The author’s account differs from the official account. What this man, using the pseudonym “Mark Owen,” says happened is that as they charged up the dark stairs, a man opened the door to a bedroom at the top of the stairs to peer out and see what was going on, at which time the soldier in front of the author coming up the stairs fired shots at him. The man being shot at disappeared back into the room and the SEALS, then, believing they were still looking for bin Laden, burst in to find the man they’d apparently shot, on the floor, dying, still twitching from a bullet in the head, and women weeping over him. The SEALS identified him as bin Laden, then pushed the women away, and, to make this person good and dead, put a couple more bullets in him, one of which came from the author.
In any case, it didn’t seem to me to be much different from the official account. In the official account, bin Laden had the opportunity to see eye-to-eye with the American who was about to shoot him. Revenge would be sweet. In Owen’s account he may or may not have gotten that chance.
At first, I had no real interest in buying this book. It just seemed to me to be a big chance to make a lot of money. Penguin would be printing 300,000 copies. “Owen” would go on talk shows and have his face blurred and his voice altered. The big bucks would flow.
But things began to happen after it was announced No Easy Day would be available on September 11 that convinced me I would really like to have this book.
First of all, Fox News also announced that they had been reliably told that Mark Owen’s real name was Matt Bissonnette, who is a 36-year-old Navy Seal from Wrangell, Alaska. Within hours, al-Qaeda supporters were demanding a fatwa be issued and calling for Matt Bissonnette’s death. After that, the government announced that Bissonnette had violated the nondisclosure contract he had signed. He apparently hadn’t cleared this with the Pentagon. The government is now investigating the book to check if classified material is being released, and it is unclear how they will proceed or what legal action will be taken. There is also talk in the media about the possibility that all 300,000 copies of the book be rounded up and destroyed.
Revealing the name of the author did not make me feel I wanted to read the book. The fatwa didn’t move me. The government investigation didn’t. He had, after all, started this. He had to take responsibility for it. But what did move me was this business of rounding up and destroying the 300,000 copies of the book. Okay, now I COULDN’T read it. So, of course, I wanted to read it.

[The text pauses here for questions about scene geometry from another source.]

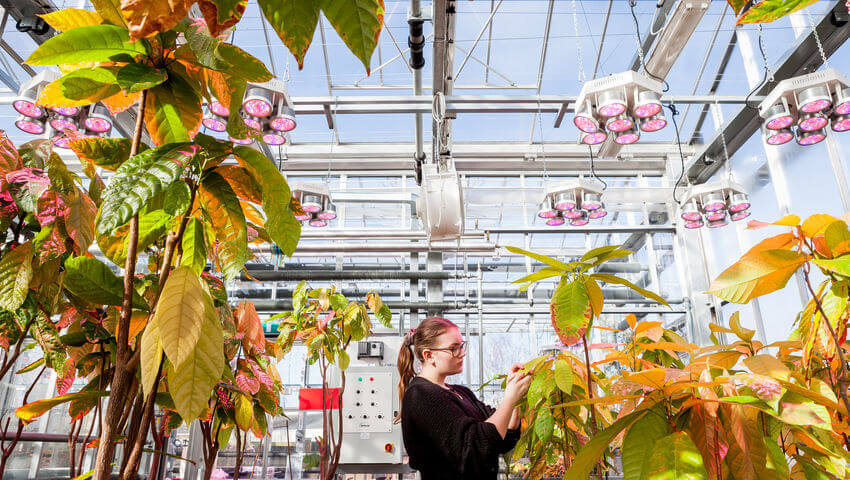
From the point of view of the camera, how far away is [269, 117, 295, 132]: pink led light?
3.78 m

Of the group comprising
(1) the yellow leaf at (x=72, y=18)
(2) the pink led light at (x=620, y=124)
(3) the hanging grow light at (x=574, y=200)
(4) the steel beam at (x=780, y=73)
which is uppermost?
(4) the steel beam at (x=780, y=73)

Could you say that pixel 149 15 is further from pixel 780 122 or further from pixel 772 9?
pixel 780 122

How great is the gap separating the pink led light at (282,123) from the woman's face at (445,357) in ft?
8.28

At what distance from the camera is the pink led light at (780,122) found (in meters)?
3.87

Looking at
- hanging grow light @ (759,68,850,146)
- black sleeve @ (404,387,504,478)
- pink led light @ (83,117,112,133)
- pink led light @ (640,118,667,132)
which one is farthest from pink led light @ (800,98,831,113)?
pink led light @ (83,117,112,133)

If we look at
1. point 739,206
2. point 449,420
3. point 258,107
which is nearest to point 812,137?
point 739,206

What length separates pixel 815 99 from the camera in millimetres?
3676

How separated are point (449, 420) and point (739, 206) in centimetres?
448

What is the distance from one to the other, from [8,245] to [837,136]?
6139 mm

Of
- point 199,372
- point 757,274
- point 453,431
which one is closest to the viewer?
point 199,372

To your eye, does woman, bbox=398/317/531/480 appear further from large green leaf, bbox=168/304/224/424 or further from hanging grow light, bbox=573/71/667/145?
hanging grow light, bbox=573/71/667/145

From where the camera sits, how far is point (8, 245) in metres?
0.93

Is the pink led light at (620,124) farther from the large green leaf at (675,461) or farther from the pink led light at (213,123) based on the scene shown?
the large green leaf at (675,461)

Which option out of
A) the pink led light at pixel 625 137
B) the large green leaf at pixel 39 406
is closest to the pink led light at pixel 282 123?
the pink led light at pixel 625 137
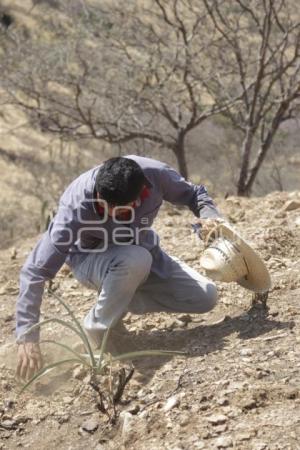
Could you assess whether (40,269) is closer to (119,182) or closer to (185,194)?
(119,182)

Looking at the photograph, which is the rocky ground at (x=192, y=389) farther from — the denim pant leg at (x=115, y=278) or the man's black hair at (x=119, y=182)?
the man's black hair at (x=119, y=182)

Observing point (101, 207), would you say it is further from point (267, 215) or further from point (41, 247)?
point (267, 215)

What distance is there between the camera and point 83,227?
2.96 m

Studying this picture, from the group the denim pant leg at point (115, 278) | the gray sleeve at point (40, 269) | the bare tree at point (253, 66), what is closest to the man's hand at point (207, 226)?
the denim pant leg at point (115, 278)

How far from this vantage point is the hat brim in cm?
305

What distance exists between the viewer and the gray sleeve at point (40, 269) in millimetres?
2910

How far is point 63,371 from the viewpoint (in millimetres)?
3125

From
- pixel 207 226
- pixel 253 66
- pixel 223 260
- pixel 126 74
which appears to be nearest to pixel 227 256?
pixel 223 260

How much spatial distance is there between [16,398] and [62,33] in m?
8.06

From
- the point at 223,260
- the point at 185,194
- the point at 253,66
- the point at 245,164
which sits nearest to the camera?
the point at 223,260

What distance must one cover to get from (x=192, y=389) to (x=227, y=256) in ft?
1.90

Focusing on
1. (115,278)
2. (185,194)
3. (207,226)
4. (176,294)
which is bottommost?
(176,294)

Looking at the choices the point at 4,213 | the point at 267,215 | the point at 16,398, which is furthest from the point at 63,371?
the point at 4,213

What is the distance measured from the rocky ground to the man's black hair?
70 cm
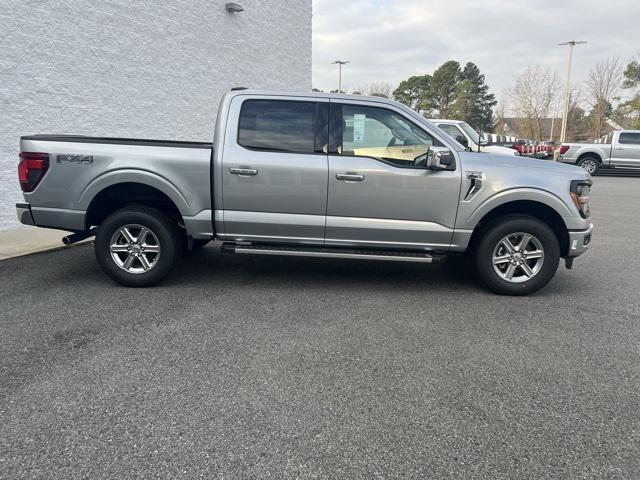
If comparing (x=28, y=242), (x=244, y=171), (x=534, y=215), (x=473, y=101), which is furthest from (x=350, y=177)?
(x=473, y=101)

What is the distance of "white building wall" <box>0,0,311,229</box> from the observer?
7.28 meters

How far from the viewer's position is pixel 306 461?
243 cm

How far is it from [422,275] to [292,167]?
7.05ft

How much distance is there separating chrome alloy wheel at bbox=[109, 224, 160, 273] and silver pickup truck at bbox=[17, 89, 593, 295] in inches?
0.5

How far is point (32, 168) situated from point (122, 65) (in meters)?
4.74

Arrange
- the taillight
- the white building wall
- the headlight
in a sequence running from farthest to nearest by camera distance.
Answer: the white building wall
the headlight
the taillight

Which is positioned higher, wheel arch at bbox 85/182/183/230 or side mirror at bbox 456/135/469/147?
side mirror at bbox 456/135/469/147

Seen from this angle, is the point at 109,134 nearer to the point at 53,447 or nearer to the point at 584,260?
the point at 53,447

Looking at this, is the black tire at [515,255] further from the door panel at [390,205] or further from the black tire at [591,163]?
the black tire at [591,163]

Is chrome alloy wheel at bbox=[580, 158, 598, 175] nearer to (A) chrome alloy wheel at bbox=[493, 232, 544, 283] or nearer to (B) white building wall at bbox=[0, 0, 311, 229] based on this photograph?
(B) white building wall at bbox=[0, 0, 311, 229]

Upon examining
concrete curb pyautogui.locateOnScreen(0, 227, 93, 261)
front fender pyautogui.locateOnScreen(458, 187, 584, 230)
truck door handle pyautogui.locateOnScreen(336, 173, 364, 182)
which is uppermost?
truck door handle pyautogui.locateOnScreen(336, 173, 364, 182)

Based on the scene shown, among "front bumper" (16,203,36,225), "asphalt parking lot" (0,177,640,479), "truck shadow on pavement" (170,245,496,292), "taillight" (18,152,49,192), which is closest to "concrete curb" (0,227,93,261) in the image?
"asphalt parking lot" (0,177,640,479)

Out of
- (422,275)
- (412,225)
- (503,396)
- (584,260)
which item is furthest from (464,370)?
(584,260)

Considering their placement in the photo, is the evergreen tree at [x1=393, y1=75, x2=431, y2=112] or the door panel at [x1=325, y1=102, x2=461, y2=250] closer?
the door panel at [x1=325, y1=102, x2=461, y2=250]
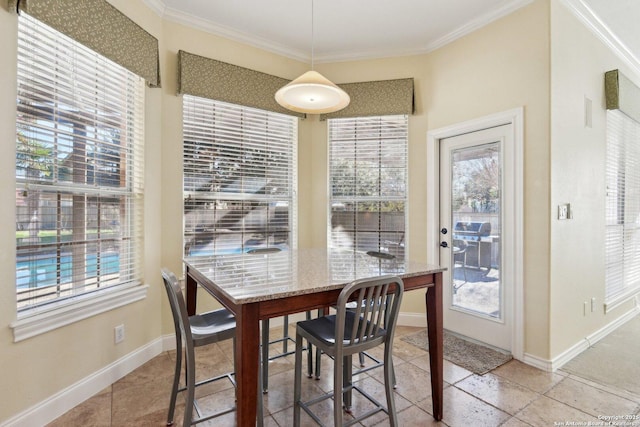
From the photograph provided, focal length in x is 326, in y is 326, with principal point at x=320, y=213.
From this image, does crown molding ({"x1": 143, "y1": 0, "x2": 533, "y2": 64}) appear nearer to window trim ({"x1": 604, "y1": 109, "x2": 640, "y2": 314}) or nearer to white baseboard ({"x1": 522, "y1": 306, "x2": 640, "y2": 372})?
window trim ({"x1": 604, "y1": 109, "x2": 640, "y2": 314})

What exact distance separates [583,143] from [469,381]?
7.36ft

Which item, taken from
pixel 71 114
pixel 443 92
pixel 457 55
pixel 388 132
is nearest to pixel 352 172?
pixel 388 132

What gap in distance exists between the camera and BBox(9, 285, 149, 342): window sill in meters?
1.79

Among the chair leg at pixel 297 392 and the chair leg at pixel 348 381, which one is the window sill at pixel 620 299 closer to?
the chair leg at pixel 348 381

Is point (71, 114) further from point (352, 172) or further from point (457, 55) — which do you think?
point (457, 55)

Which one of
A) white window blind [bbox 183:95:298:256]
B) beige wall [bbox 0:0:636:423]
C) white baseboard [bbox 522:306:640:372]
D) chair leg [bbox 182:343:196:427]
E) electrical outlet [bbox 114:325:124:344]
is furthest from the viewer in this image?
white window blind [bbox 183:95:298:256]

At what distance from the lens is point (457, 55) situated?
3176 mm

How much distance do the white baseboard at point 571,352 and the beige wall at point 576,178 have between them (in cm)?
4

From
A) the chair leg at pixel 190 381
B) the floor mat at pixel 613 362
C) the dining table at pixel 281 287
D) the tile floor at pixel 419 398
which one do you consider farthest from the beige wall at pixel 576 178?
the chair leg at pixel 190 381

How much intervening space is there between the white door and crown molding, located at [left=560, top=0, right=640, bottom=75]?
109 centimetres

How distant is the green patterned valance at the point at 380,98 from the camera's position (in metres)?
3.44

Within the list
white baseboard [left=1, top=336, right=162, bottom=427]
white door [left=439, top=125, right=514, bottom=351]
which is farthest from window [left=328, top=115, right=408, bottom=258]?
white baseboard [left=1, top=336, right=162, bottom=427]

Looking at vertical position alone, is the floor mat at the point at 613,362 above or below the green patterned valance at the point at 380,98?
below

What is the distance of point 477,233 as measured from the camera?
10.1ft
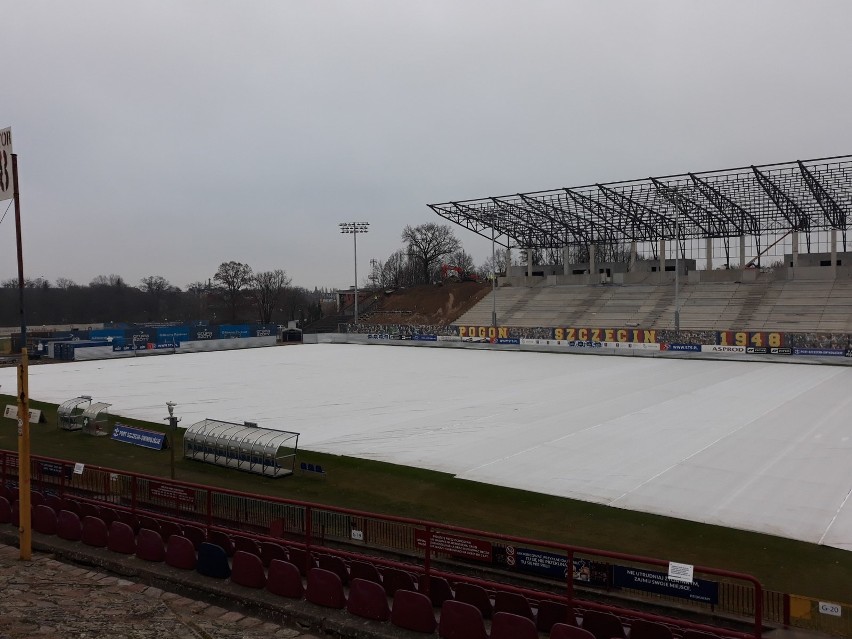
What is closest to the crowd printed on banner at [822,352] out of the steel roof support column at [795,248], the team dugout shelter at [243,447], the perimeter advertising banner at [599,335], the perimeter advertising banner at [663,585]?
the perimeter advertising banner at [599,335]

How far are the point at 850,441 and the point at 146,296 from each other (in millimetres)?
147986

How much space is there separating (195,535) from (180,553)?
0.58 meters

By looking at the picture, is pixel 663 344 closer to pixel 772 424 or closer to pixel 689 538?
pixel 772 424

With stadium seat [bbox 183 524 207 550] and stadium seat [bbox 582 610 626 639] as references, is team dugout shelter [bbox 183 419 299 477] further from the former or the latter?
stadium seat [bbox 582 610 626 639]

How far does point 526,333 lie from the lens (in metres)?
66.0

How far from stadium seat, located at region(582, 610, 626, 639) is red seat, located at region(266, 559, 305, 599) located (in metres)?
4.21

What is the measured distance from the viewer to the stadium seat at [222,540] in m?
11.4

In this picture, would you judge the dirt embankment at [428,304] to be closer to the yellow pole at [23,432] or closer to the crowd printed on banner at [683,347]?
the crowd printed on banner at [683,347]

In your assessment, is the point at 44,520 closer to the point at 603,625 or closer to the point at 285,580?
the point at 285,580

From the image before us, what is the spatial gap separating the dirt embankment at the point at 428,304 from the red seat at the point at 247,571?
79.6 metres

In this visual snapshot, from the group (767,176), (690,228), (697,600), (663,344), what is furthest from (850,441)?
(690,228)

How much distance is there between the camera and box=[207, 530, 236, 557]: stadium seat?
1136cm

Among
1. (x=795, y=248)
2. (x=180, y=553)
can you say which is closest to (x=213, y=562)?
(x=180, y=553)

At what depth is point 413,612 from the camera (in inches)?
350
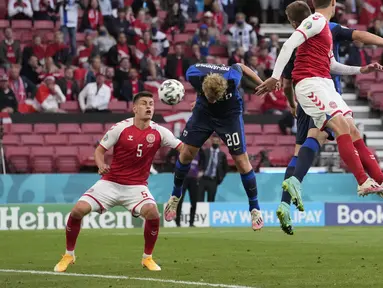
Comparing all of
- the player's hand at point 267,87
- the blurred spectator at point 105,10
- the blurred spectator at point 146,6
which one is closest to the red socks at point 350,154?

I have a copy of a book printed by McGraw–Hill books 40 years ago called The Autobiography of Howard Hughes, who at the time was the richest man in the world. The author of this book, Clifford Irving, who lived in East Hampton, fooled McGraw Hill into giving him hundreds of thousands of dollars in advance for what was, in fact, a hoax. Irving had written it without Howard Hughes’s knowledge, much less his approval. The government arrested Irving, McGraw Hill destroyed all the books they had printed, and Irving went to jail.
And yet, perhaps because I knew Irving, I was able to get a copy of it. How did I do that? I’ll never tell. I considered it sort of a prize. And I read it. It was, frankly, pretty good.
But that was then. In the current case, determined to get around the possible banning of this book, I got a great idea.
We didn’t have the Internet back then. But now, what about buying it online?
I have a Nook, which I use to download and read books from Barnes & Noble. It was less than 24 hours since the Pentagon’s warning letter. I got my Nook, went online, and tried to download No Easy Day, which I might add, already was the #2 best seller in the country. Guess what? They took my $14.50, which is the price of the download. Or maybe they didn’t. Where the button usually said ORDER, where if you pressed it you’d unleash a 100,000 word or so download, there was now a button that said PREORDER. Book available on publication date Sept. 11. So I pre-ordered. This was on Aug. 31.
It is now September 3. And now I read they intend to release the book on September 4 and it will be not in a printing of 300,000 but of 575,000. Will they get the paperwork together to stop downloads by then? Will the secret police come and have me arrested for buying top-secret confidential information? Will the military lawyers knock on my door to ask me to serve as a witness in the prosecution of Matt Bissonnette, who passed along this top-secret confidential information to an innocent bystander? Will they send in military Internet experts to zap my No Easy Day file?
Well, Salman Rushdie had a fatwa put out against him. But he’s still walking around, and, I might add, squiring some very pretty ladies to parties in the Hamptons from time to time.